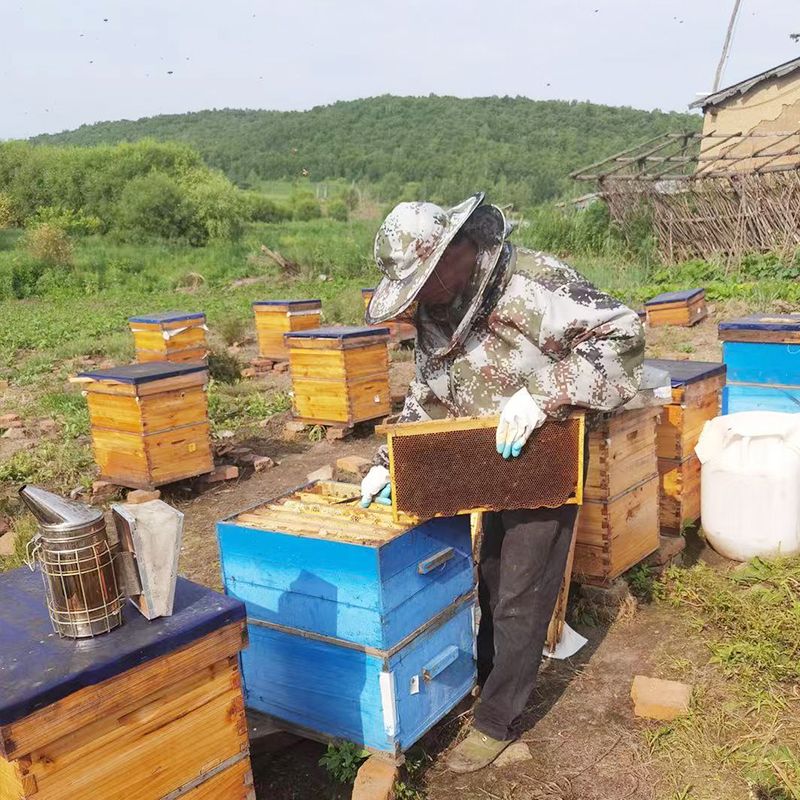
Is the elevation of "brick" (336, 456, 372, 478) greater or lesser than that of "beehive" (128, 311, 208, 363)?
lesser

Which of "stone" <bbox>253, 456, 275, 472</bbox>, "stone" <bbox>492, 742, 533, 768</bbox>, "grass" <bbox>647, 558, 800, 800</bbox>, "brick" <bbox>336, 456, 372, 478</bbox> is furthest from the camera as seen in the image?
"stone" <bbox>253, 456, 275, 472</bbox>

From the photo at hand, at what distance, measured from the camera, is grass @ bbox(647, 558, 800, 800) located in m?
2.60

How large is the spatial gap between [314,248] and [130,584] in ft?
67.6

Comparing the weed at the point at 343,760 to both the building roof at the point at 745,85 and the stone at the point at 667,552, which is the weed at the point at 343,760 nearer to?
the stone at the point at 667,552

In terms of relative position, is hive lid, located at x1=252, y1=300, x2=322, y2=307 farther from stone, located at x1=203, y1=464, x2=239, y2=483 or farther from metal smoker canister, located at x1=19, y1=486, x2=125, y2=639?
metal smoker canister, located at x1=19, y1=486, x2=125, y2=639

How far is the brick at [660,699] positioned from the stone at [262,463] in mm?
4214

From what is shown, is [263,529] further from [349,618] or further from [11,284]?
[11,284]

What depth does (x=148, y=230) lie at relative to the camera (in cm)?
3194

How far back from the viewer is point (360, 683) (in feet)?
8.16

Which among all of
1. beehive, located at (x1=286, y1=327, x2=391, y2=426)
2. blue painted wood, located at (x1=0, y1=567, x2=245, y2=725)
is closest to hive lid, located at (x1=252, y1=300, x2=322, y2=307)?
beehive, located at (x1=286, y1=327, x2=391, y2=426)

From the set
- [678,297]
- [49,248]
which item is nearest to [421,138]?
[49,248]

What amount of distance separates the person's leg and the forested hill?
43.0 metres

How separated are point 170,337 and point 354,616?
7.49 m

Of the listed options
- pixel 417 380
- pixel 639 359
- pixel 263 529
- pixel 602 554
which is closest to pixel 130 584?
pixel 263 529
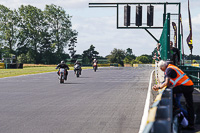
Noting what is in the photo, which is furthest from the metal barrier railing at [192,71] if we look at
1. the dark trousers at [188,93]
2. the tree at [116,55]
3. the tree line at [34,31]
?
the tree at [116,55]

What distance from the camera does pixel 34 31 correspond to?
9481cm

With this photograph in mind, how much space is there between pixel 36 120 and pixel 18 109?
83.0 inches

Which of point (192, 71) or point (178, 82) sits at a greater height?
point (192, 71)

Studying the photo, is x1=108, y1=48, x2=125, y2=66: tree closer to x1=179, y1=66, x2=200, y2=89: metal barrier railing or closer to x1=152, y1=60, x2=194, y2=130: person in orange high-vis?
x1=179, y1=66, x2=200, y2=89: metal barrier railing

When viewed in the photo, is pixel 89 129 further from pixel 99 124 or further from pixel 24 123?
pixel 24 123

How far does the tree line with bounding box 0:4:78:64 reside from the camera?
305ft

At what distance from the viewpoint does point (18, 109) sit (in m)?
10.4

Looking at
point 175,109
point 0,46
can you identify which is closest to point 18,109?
point 175,109

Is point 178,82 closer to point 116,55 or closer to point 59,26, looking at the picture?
point 59,26

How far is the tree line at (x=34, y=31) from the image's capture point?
92.9m

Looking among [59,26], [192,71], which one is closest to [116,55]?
[59,26]

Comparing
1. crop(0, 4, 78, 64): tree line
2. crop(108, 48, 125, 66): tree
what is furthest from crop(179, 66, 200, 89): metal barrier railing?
crop(108, 48, 125, 66): tree

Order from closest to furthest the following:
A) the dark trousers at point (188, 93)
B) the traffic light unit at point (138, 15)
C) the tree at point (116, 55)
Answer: the dark trousers at point (188, 93) → the traffic light unit at point (138, 15) → the tree at point (116, 55)

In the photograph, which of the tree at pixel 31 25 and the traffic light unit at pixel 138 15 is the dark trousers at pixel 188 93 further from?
the tree at pixel 31 25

****

# TASK DESCRIPTION
Retype each line of the listing above word for word. Exclude the pictures.

# SOLUTION TO THE PROBLEM
Is the elevation of "brick" (336, 456, 372, 478) greater or lesser than that of "beehive" (128, 311, 208, 363)?
lesser

Which of "stone" <bbox>253, 456, 275, 472</bbox>, "stone" <bbox>492, 742, 533, 768</bbox>, "grass" <bbox>647, 558, 800, 800</bbox>, "brick" <bbox>336, 456, 372, 478</bbox> is furthest from the camera as seen in the image?
"stone" <bbox>253, 456, 275, 472</bbox>

From the photo at hand, at what distance, measured from the camera, is grass @ bbox(647, 558, 800, 800) located in m?
2.60

How large is the spatial gap between [314,248] and [130,584] in ft?
67.6

Comparing the weed at the point at 343,760 to both the building roof at the point at 745,85 and the stone at the point at 667,552, which is the weed at the point at 343,760 nearer to?
the stone at the point at 667,552

In terms of relative position, is hive lid, located at x1=252, y1=300, x2=322, y2=307 farther from stone, located at x1=203, y1=464, x2=239, y2=483 or farther from metal smoker canister, located at x1=19, y1=486, x2=125, y2=639?
metal smoker canister, located at x1=19, y1=486, x2=125, y2=639

How far is the brick at [660,699] positioned from the stone at [262,463] in mm?
4214

From what is shown, is [263,529] further from [349,618] or further from [11,284]?
[11,284]

What depth does (x=148, y=230) lie at relative to the camera (in cm)?
3194

How far back from the viewer is point (360, 683) (in feet)?
8.16

Which among all of
1. beehive, located at (x1=286, y1=327, x2=391, y2=426)
2. blue painted wood, located at (x1=0, y1=567, x2=245, y2=725)
is closest to hive lid, located at (x1=252, y1=300, x2=322, y2=307)?
beehive, located at (x1=286, y1=327, x2=391, y2=426)

From the set
- [678,297]
- [49,248]
which item is nearest to [421,138]?
[49,248]

What amount of distance separates the person's leg and the forested hill?
43.0 metres

How separated are point 170,337 and point 354,616?
7.49 m

Of the listed options
- pixel 417 380
- pixel 639 359
- pixel 263 529
- pixel 602 554
which is closest to pixel 130 584?
pixel 263 529
Noting what is in the photo, which is furthest from the metal barrier railing at [192,71] if we look at
1. the dark trousers at [188,93]
2. the tree at [116,55]
3. the tree line at [34,31]
?
the tree at [116,55]

What distance from the camera does pixel 34 31 correspond to?
9481cm

With this photograph in mind, how much space is there between pixel 36 120 and pixel 18 109?
83.0 inches

Which of point (192, 71) or point (178, 82) sits at a greater height?
point (192, 71)

Studying the photo, is x1=108, y1=48, x2=125, y2=66: tree closer to x1=179, y1=66, x2=200, y2=89: metal barrier railing or closer to x1=152, y1=60, x2=194, y2=130: person in orange high-vis?
x1=179, y1=66, x2=200, y2=89: metal barrier railing

When viewed in the photo, is pixel 89 129 further from pixel 99 124 or further from pixel 24 123?
pixel 24 123

How far does the tree line with bounding box 0:4:78:64 reside from the camera?
305ft

At what distance from the viewpoint does point (18, 109) sit (in m)?
10.4

Looking at
point 175,109
point 0,46
can you identify which is closest to point 18,109?
point 175,109

Is point 178,82 closer to point 116,55 or closer to point 59,26, looking at the picture?
point 59,26

How far is the tree line at (x=34, y=31) from the image's capture point?
92.9m

Looking among [59,26], [192,71], which one is closest to [116,55]?
[59,26]

Comparing
1. crop(0, 4, 78, 64): tree line
2. crop(108, 48, 125, 66): tree
what is furthest from crop(179, 66, 200, 89): metal barrier railing?
crop(108, 48, 125, 66): tree

Order from closest to furthest the following:
A) the dark trousers at point (188, 93)
B) the traffic light unit at point (138, 15)
C) the tree at point (116, 55)
Answer: the dark trousers at point (188, 93) → the traffic light unit at point (138, 15) → the tree at point (116, 55)

In the photograph, which of the tree at pixel 31 25 and the traffic light unit at pixel 138 15 is the dark trousers at pixel 188 93 further from?
the tree at pixel 31 25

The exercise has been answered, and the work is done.